Wednesday 26 January 2011
The Man who was Chesterton
One is invariably being pursued by one’s own prejudices; it takes speed and dexterity to avoid being caught! Unfortunately Paul Johnson, journalist and historian, is not quick enough. In a recent review of The Wit and Wisdom of G. K. Chesterton, a compilation of quotations by Bevis Hiller, he suggests that prejudice (“the BBC establishment has always hated him”) was responsible for a failure to televise the author’s Father Brown stories, though they are, in Johnson’s words, ‘a natural.’
A quick spot of research shows that this is not true. Some of the stories were televised, though not by the BBC. In 1974 ITV, the commercial television station, broadcast a series of thirteen episodes, staring the late Kenneth More in the title role. The series is still available on Amazon.
Johnson goes on to suggest reasons for this alleged hostility by the ‘establishment’, mentioning and dismissing Chesterton’s alleged anti-Semitism in passing, before alighting on the real cause as he sees it - the author’s Catholicism. Knowing Johnson, knowing something of his own background, I really have to say he would, wouldn’t he!
The more likely explanation, the explanation I see, is that Chesterton was one of those uneven writers who just stopped being fashionable. He stands in this regard in the same pantheon as Rudyard Kipling and Hilaire Belloc, somewhere on the outer reaches of imagination and taste; of their times, not ours.
This does not mean to say that he is a bad writer; far from it. I admit that my experience of his work is fairly limited, confined mostly to The Man who was Thursday, a novel published just over a hundred years ago, and some shorter pieces. I haven’t read the Father Brown stories and probably never shall because I consider the detective genre to be a lower class of fiction. There you are: a prejudice just caught up with me!
Still, sifting through The Wit and Wisdom has opened up possibilities, opened up some of the intellectual depths of this Oscar Wilde of the conservative right. I use this comparison deliberately simply because Chesterton made, in brilliant aphoristic style, one of the most telling observations about the fate of Wilde that I have ever read;
We feted and flattered Wilde because he preached such an attitude [a new immorality], then broke his heart in penal servitude because he carried it out.
Chesterton adopted something of the method, if not the immorality, to carry out his own counter-attack on those aspects of modernity that disturbed him most.
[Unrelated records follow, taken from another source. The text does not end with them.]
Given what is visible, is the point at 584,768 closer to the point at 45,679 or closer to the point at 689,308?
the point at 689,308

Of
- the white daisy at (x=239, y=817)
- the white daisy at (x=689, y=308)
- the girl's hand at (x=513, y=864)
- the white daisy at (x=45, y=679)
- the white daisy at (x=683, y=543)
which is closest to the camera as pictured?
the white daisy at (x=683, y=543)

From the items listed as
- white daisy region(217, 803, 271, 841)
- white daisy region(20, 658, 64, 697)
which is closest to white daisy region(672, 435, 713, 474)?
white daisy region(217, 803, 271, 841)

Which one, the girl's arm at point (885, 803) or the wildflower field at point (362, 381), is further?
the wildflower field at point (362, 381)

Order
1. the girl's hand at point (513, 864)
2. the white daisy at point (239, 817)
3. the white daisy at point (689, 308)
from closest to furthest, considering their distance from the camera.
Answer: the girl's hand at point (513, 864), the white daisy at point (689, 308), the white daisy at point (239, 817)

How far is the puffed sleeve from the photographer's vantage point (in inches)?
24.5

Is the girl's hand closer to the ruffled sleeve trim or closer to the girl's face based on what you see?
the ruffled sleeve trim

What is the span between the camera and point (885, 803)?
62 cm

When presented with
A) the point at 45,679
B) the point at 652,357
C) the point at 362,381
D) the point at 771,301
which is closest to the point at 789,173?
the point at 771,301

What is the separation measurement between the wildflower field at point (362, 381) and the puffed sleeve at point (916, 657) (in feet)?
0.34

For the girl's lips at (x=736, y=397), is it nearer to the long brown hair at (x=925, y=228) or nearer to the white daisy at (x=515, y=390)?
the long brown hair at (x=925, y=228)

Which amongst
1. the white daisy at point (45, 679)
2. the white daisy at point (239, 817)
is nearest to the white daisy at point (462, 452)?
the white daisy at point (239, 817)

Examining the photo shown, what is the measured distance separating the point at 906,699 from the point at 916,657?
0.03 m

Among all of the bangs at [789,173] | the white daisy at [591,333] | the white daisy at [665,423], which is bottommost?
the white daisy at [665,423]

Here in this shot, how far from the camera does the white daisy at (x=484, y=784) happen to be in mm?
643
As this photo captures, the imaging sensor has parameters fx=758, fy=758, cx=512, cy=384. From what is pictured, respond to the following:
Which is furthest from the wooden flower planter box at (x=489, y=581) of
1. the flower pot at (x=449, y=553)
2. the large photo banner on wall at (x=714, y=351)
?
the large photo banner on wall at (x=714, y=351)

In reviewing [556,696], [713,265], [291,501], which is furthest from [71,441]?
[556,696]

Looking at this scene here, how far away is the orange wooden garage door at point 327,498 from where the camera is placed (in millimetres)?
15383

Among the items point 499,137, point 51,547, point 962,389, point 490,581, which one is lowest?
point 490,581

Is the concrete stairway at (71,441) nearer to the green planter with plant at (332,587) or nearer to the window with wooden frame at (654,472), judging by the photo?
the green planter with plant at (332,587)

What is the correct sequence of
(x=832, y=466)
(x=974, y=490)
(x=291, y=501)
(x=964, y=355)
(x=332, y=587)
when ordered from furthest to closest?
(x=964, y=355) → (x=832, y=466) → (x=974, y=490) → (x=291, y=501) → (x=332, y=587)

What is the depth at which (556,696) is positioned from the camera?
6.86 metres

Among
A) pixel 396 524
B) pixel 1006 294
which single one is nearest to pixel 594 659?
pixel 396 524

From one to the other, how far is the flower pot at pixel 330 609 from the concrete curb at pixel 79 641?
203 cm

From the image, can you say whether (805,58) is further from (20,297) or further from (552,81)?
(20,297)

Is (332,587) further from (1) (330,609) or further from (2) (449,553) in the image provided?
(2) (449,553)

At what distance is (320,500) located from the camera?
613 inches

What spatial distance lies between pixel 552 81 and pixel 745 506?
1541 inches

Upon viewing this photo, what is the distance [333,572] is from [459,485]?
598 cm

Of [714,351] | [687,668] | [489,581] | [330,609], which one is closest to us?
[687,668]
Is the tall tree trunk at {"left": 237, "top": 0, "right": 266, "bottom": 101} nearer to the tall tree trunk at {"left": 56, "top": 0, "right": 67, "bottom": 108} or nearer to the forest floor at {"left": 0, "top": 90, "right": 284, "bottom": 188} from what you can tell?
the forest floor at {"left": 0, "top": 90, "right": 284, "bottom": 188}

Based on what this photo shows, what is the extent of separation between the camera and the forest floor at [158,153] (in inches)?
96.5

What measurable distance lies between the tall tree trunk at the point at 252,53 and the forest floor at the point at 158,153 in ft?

Some of his observations are trenchant and witty; others just ill-placed and bad tempered, hence the uneven quality. I’ve compared him to Oscar Wilde though Hiller draws an altogether more apt parallel with Dr Samuel Johnson, whom he resembled not just in literary grumpiness but in corpulence!
I suppose Paul Johnson is right in part in suggesting that Chesterton’s faith accounts for some of the prejudice to which he alludes. But it seems to me it was less because he was a Catholic - by conversion, incidentally - than because he was more orthodox than the orthodox, often a symptom of any kind of conversion. His Catholicism seems to have been of a particularly obscurantist, neo-medieval kind, allowing him to dismiss the Enlightenment in one sweeping announcement: “I know of no question that Voltaire asked which St Thomas Aquinas did not ask before him – only St Thomas not only asked, but answered the questions.” This is a mind not so much closed but bolted shut!
There is grumpiness here; there is prejudice, attitudes that do not quite harmonise with the modern age, an observation I feel sure that would have delighted the reactionary old fogey, who wanted to return to a feudal economy where every man – no mention of women – would be allocated “two acres and a cow.” Yes, grumpiness and dottiness but also charm, good prose and intelligence; wit, occasionally, of quite brilliant intensity. What more could one ask for?